Liesel se sentaba con las manos entre las rodillas, mientras la luz del día se alejaba de puntillas. Deseaba que esos días no tuvieran fin y siempre recibía con gran desilusión la llegada de la oscuridad, que avanzaba a grandes zancadas.

En cuanto a la pintura, para Liesel tal vez el aspecto más interesante fuera la mezcla. Como la mayoría de las personas, asumía que su padre se limitaba a llevar el carro a la tienda de pintura o al almacén donde pedía el color deseado.
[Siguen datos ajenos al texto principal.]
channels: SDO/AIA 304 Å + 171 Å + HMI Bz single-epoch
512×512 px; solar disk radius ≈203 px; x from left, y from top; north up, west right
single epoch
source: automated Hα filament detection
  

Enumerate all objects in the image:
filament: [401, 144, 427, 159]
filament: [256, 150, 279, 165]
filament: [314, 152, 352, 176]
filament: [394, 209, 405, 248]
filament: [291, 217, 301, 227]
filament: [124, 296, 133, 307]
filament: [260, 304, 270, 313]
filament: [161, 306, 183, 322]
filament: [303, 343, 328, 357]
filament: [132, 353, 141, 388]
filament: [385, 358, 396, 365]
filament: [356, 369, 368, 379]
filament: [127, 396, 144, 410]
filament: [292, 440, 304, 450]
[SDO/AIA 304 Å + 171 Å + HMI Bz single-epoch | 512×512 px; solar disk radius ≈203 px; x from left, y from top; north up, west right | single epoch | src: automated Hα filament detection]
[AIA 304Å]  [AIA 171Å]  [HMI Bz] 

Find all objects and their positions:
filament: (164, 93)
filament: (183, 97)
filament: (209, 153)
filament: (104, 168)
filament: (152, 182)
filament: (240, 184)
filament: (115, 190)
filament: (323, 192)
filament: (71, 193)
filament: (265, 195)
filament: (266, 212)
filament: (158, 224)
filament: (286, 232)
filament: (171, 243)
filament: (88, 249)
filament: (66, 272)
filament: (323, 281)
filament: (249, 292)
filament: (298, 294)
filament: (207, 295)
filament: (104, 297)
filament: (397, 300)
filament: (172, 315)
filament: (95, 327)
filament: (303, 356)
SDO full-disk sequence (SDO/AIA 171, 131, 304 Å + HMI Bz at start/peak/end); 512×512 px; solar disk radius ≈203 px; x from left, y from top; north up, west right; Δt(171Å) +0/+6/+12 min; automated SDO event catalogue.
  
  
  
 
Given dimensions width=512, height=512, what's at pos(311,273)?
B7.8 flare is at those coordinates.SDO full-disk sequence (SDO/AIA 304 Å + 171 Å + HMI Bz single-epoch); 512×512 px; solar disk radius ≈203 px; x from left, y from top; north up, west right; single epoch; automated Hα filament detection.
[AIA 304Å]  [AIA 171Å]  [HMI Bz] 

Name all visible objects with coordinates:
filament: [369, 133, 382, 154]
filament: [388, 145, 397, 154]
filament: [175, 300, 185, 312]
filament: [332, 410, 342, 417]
No se había dado cuenta de que casi toda la pintura venía en bloques en forma de ladrillo, que a continuación había que estirar con una botella de champán vacía. (Las botellas de champán, le explicó Hans, eran ideales para el trabajo, ya que el cristal era ligeramente más grueso que el de una botella de vino normal y corriente.) Una vez bien estirada, se añadía agua, blanco de España y cola, por no entrar en detalles sobre lo difícil que era encontrar el color adecuado.

Los conocimientos que requería el trabajo de Hans le reportaron un mayor respeto. Estaba muy bien compartir pan y música, pero para Liesel también era motivo de orgullo saber que él era un maestro en su oficio. Ser bueno en algo era interesante.

Una tarde, días después de que su padre le explicara lo de las mezclas, estaban trabajando en una de las casas más acomodadas al este de Münchenstrasse. Poco después del mediodía, Hans la llamó para que entrara. Estaban a punto de ir a una nueva casa cuando oyó la voz de su padre, más alta de lo habitual.

Hans la llevó a la cocina, donde un hombre y dos mujeres mayores los esperaban sentados en unas delicadas sillas muy refinadas. Las mujeres iban bien vestidas. El hombre tenía el cabello blanco y unas patillas tupidas como setos. En la mesa descansaban unas copas, llenas de un líquido chisporroteante.